March Madness Expansion: A Polite Nod to Power, Not Parity, From NCAA’s Iron Throne
POLICY WIRE — Indianapolis, USA — Forget your brackets. Ignore the perennial cheer for the little guy. The NCAA, bless its labyrinthine heart, just quietly — and oh-so-predictably — expanded its...
POLICY WIRE — Indianapolis, USA — Forget your brackets. Ignore the perennial cheer for the little guy. The NCAA, bless its labyrinthine heart, just quietly — and oh-so-predictably — expanded its men’s and women’s March Madness tournaments. It’s not about giving every scrappy Cinderella a gilded slipper, not really. No, this modest bump from 68 to 76 teams each is pure, unadulterated political calculus, a subtle olive branch waved toward the true behemoths of college athletics.
It’s a funny old dance, isn’t it? They’ve added eight teams to each bracket, swelling the total to 76. Sounds more inclusive, doesn’t it?
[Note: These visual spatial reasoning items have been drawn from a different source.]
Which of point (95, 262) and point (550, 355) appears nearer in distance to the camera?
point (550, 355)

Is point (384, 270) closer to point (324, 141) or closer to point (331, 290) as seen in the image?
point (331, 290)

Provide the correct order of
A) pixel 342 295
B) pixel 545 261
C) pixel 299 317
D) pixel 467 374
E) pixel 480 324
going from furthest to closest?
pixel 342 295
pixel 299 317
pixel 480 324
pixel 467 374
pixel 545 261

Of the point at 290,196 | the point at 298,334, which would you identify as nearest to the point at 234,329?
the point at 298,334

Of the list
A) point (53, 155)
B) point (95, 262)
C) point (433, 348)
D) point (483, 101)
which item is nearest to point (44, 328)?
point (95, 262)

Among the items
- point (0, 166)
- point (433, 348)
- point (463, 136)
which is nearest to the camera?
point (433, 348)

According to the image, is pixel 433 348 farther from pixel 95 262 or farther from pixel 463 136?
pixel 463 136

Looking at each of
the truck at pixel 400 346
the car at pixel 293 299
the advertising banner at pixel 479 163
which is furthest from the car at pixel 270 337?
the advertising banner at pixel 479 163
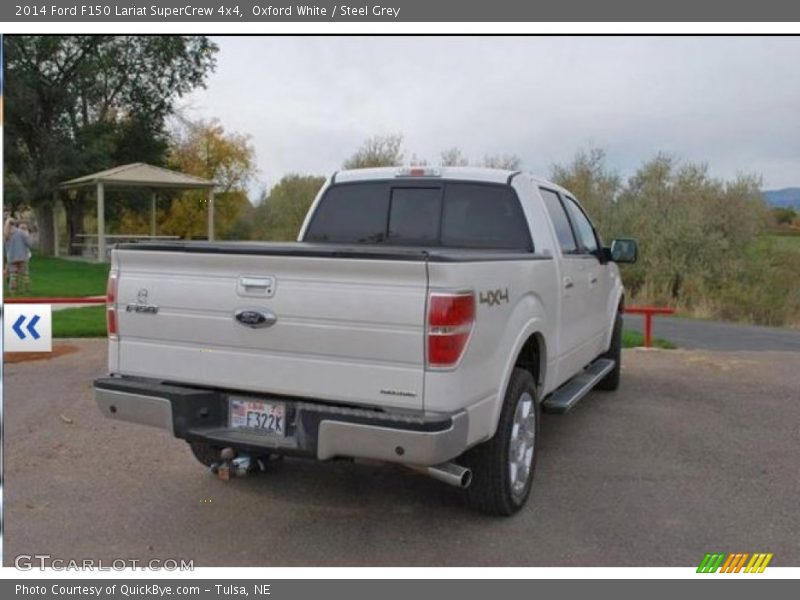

Well, don’t kid yourself. This isn’t some altruistic quest for deeper equity. The extra slots, we’re told, are largely destined for the power conferences—the SEC, the Big Ten, the ACC, the Big 12. You know, the usual suspects. Those are the outfits that’ve been flexing their considerable muscle, whispering (and sometimes shouting) about splitting off or creating their own super-league. This small concession, then, looks a lot like an attempt to keep everyone playing nicely in the NCAA’s increasingly shaky sandbox, rather than a genuine re-envisioning of college sports’ economic future.
“Look, we’ve got fantastic programs consistently knocking on the door, teams that deserve a shot but might’ve been squeezed out,” SEC commissioner Greg Sankey, a man never shy about asserting his conference’s ambitions, stated publicly last year. He’s talking about his own powerhouses, naturally, not some plucky liberal arts college. And you can’t blame him for advocating; his constituents pay the bills. They’re all about maximizing those ‘units’— the financial disbursements conferences receive per team and per game played in the tournament. Last season alone, the Big Ten pulled in nearly $70 million from both tournaments, per conference disclosures. It’s big money.
Because, make no mistake, money talks. This expansion doesn’t fundamentally alter the massive $8.8 billion media rights deal with CBS and TNT, which runs through 2032. Those networks probably just shrugged. Adding a few extra early-week games between the 9-seeds and the 10-seeds, frankly, isn’t going to move the needle much for advertisers. They want Duke versus North Carolina in the Sweet Sixteen, not some anonymous university you’ve never heard of. But it does appease the conferences whose teams generate that outsized viewership. They’re making sure their biggest brands get every chance to perform on the largest stage.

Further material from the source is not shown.